# T5 equvalent of 400 w Metal halide?



## Zapins (Jul 28, 2004)

How many watts of T5 HO light = the lumen intensity of 400 watts of metal halide?

Where is the cheapest place to buy T5 HO fixtures and bulbs?


----------



## goldfishes (Nov 26, 2008)

I just bought this http://www.catalinaaquarium.com/product_info.php?cPath=71_136&products_id=1423. Very nice company. They will replace the bulbs with any kind you want for free.


----------



## Zapins (Jul 28, 2004)

Hmm! Nice setup! Any info on the lumen output of the fixture with four bulbs?

I hear 400 w MH lights are about 38,000 lumens.


----------



## goldfishes (Nov 26, 2008)

I don't want to make up a number, so I'll refer you to [email protected]. I actually wrote them last night before my purchase and had a real response within ten minutes. He was really nice and explained a lot of technical information about the fixture. Unfortunately, it was over my head, so I didn't retain it. Sorry.


----------



## Newt (Apr 1, 2004)

I got a good deal from Reef Geek on my TEK fixture and bulbs (Midday). Shipping was free.

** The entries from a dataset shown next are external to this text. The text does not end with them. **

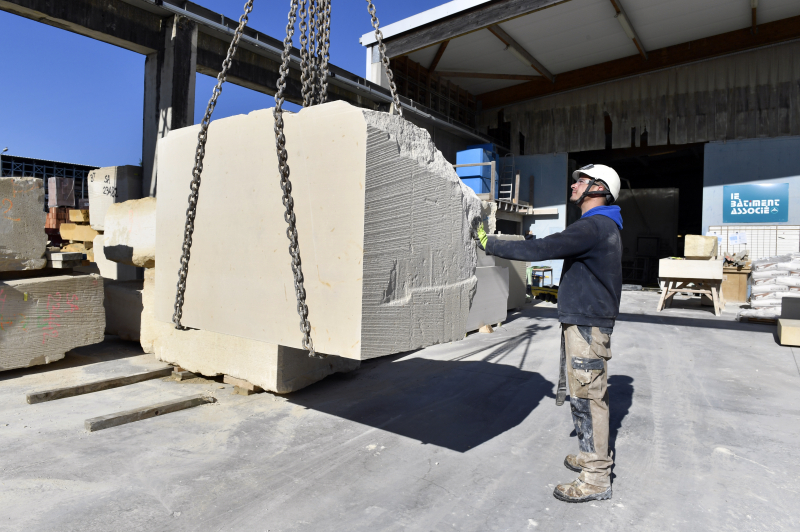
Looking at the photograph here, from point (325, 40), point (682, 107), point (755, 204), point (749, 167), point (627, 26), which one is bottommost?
point (325, 40)

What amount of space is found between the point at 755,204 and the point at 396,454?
14539mm

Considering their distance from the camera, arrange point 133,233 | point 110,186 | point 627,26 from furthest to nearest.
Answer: point 627,26, point 110,186, point 133,233

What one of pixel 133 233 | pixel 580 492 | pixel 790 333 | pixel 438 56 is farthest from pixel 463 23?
pixel 580 492

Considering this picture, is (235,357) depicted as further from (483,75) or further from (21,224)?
(483,75)

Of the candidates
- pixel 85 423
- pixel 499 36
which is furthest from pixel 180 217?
pixel 499 36

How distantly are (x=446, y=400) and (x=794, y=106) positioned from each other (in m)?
14.5

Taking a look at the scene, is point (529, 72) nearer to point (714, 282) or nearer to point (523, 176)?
point (523, 176)

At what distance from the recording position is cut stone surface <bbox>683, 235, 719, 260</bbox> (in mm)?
10719

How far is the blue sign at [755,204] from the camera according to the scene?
13.3 metres

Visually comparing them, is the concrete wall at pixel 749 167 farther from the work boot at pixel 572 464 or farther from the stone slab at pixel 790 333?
the work boot at pixel 572 464

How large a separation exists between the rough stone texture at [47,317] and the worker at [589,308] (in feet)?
Result: 13.6

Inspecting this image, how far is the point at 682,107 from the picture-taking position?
1480cm

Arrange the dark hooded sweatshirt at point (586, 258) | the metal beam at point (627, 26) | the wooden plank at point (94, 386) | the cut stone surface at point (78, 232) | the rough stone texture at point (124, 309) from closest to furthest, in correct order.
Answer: the dark hooded sweatshirt at point (586, 258) < the wooden plank at point (94, 386) < the rough stone texture at point (124, 309) < the cut stone surface at point (78, 232) < the metal beam at point (627, 26)

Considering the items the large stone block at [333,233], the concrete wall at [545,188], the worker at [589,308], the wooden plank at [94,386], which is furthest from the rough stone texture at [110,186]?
the concrete wall at [545,188]
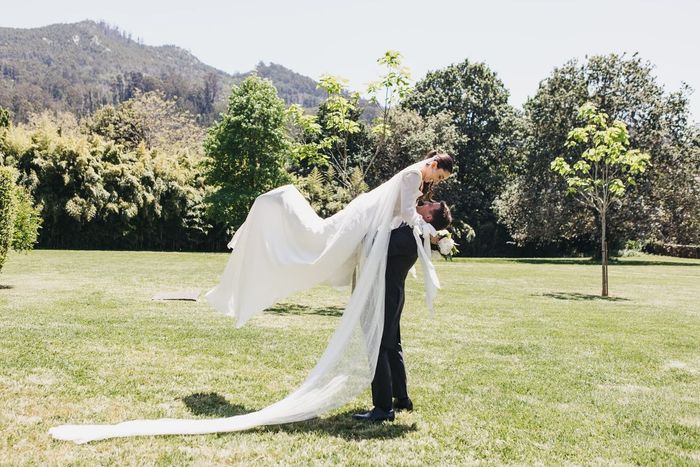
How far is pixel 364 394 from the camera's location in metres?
6.33

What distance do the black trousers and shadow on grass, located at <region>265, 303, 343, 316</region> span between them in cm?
675

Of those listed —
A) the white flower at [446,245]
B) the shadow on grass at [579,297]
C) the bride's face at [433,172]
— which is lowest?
the shadow on grass at [579,297]

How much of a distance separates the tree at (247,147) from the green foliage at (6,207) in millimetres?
20318

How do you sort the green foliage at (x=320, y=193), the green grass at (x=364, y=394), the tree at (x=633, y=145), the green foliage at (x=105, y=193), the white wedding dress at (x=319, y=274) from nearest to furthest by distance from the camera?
the green grass at (x=364, y=394), the white wedding dress at (x=319, y=274), the green foliage at (x=105, y=193), the tree at (x=633, y=145), the green foliage at (x=320, y=193)

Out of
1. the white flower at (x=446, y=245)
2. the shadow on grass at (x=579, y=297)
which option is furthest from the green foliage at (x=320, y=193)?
the white flower at (x=446, y=245)

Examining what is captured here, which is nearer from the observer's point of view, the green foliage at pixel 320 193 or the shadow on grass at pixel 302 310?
the shadow on grass at pixel 302 310

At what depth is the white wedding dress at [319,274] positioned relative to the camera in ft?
16.7

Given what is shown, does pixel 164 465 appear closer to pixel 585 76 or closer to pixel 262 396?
pixel 262 396

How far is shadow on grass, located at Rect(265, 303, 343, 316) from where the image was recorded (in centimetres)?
1217

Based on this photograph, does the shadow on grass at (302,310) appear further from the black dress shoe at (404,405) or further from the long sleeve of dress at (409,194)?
the long sleeve of dress at (409,194)

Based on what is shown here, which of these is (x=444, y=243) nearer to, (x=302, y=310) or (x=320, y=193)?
(x=302, y=310)

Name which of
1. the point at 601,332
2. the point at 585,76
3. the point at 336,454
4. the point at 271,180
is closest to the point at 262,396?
the point at 336,454

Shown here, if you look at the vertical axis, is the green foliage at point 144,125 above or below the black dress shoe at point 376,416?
above

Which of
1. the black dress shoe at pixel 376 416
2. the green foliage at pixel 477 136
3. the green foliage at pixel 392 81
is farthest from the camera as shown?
the green foliage at pixel 477 136
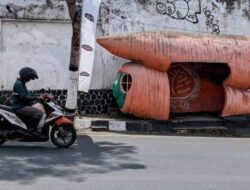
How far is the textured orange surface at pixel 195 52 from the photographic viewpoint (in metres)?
12.6

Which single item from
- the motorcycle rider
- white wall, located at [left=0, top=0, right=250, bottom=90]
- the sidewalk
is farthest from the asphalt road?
white wall, located at [left=0, top=0, right=250, bottom=90]

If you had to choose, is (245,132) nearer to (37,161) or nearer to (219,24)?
(219,24)

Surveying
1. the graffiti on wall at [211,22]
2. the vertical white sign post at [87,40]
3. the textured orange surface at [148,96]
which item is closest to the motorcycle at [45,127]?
the vertical white sign post at [87,40]

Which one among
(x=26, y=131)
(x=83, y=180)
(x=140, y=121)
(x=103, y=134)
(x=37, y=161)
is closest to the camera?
(x=83, y=180)

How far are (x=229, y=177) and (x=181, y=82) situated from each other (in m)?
6.44

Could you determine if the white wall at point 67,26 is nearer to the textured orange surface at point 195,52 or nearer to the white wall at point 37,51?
the white wall at point 37,51

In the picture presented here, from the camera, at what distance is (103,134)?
1170 cm

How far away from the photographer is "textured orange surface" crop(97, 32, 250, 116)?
12.6 meters

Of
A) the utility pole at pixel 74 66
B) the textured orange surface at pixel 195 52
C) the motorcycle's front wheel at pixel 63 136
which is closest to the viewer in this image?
the motorcycle's front wheel at pixel 63 136

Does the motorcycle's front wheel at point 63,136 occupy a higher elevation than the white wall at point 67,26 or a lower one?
lower

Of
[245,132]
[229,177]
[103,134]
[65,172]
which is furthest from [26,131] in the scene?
[245,132]

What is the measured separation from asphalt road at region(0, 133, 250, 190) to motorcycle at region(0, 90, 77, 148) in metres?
0.19

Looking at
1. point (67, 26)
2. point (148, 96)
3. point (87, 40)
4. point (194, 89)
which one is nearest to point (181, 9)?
point (194, 89)

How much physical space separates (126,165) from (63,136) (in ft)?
5.76
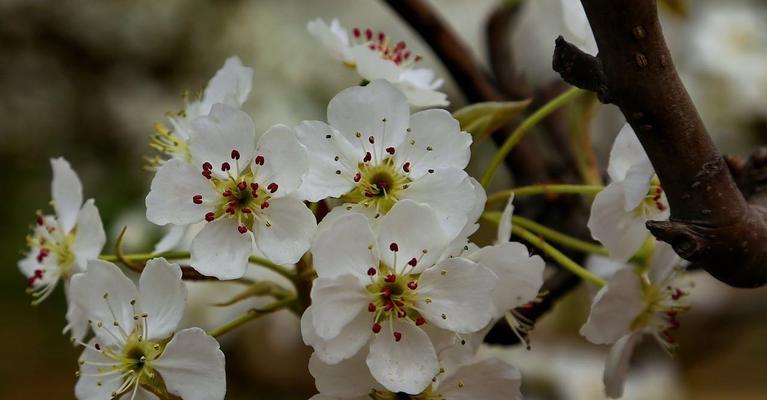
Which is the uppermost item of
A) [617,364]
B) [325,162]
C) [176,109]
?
[325,162]

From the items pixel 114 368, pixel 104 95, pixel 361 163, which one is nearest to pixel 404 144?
pixel 361 163

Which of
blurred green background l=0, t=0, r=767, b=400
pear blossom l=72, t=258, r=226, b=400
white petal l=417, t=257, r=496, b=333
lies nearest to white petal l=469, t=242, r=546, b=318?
white petal l=417, t=257, r=496, b=333

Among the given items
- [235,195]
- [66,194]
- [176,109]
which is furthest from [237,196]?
[176,109]

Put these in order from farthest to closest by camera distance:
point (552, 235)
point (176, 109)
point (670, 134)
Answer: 1. point (176, 109)
2. point (552, 235)
3. point (670, 134)

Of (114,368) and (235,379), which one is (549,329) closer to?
(235,379)

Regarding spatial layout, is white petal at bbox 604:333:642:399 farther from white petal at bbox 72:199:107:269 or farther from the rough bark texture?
white petal at bbox 72:199:107:269

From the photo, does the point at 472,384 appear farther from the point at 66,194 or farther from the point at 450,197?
the point at 66,194

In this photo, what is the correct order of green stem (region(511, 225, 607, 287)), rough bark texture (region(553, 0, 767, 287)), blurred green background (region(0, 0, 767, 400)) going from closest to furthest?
1. rough bark texture (region(553, 0, 767, 287))
2. green stem (region(511, 225, 607, 287))
3. blurred green background (region(0, 0, 767, 400))
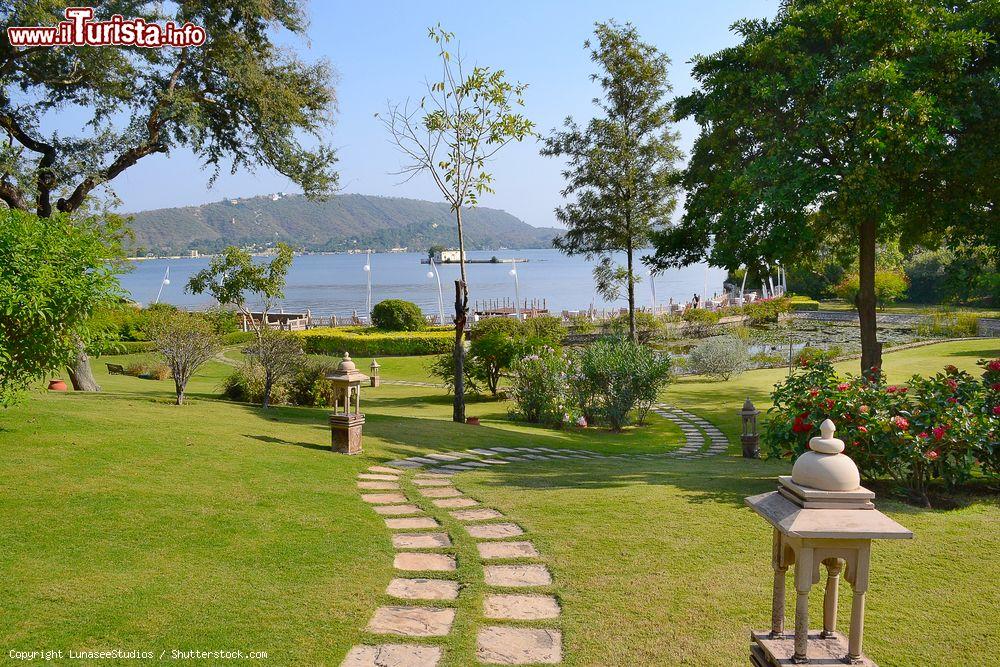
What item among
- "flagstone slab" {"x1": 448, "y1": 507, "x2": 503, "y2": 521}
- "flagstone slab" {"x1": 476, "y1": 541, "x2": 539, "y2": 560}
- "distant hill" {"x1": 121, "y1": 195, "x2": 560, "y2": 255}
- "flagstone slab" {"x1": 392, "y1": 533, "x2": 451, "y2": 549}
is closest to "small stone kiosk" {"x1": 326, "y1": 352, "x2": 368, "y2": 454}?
"flagstone slab" {"x1": 448, "y1": 507, "x2": 503, "y2": 521}

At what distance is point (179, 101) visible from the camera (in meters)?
12.8

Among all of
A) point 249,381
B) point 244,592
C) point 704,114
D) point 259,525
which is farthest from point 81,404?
point 704,114

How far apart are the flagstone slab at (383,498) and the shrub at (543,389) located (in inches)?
299

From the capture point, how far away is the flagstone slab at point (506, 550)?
205 inches

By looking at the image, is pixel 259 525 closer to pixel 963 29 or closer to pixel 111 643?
pixel 111 643

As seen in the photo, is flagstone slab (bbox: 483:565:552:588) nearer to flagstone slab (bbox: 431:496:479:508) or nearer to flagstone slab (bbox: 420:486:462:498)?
flagstone slab (bbox: 431:496:479:508)

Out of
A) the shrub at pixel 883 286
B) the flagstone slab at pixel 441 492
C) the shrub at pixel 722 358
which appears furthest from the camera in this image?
the shrub at pixel 883 286

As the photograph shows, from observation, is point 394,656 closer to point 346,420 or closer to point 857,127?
point 346,420

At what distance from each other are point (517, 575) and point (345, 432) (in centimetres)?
465

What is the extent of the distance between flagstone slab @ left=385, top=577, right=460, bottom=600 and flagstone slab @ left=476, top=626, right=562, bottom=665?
54cm

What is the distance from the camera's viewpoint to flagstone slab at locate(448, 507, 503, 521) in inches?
244

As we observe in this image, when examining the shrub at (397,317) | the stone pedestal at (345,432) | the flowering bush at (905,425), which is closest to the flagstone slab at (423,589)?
the flowering bush at (905,425)

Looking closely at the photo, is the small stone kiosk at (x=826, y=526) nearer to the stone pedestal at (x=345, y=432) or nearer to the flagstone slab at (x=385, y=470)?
the flagstone slab at (x=385, y=470)

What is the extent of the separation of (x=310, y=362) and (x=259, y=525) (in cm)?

Lumens is a reference scale weighted for green light not the red and blue that stimulates photosynthesis. The hobby needs to replace lumen reference with PAR. Its much more meaningful.


----------



## JET (Dec 20, 2008)

I bought a Catalina 4X54w fixture (I like it) and my understanding was that lumen output would be 20,000 max.


----------



## TAB (Feb 7, 2009)

You also have to remember halides only cover about a 2'x2' patch of tank. So don't just think about total light out put, think about light out put/ sq in


----------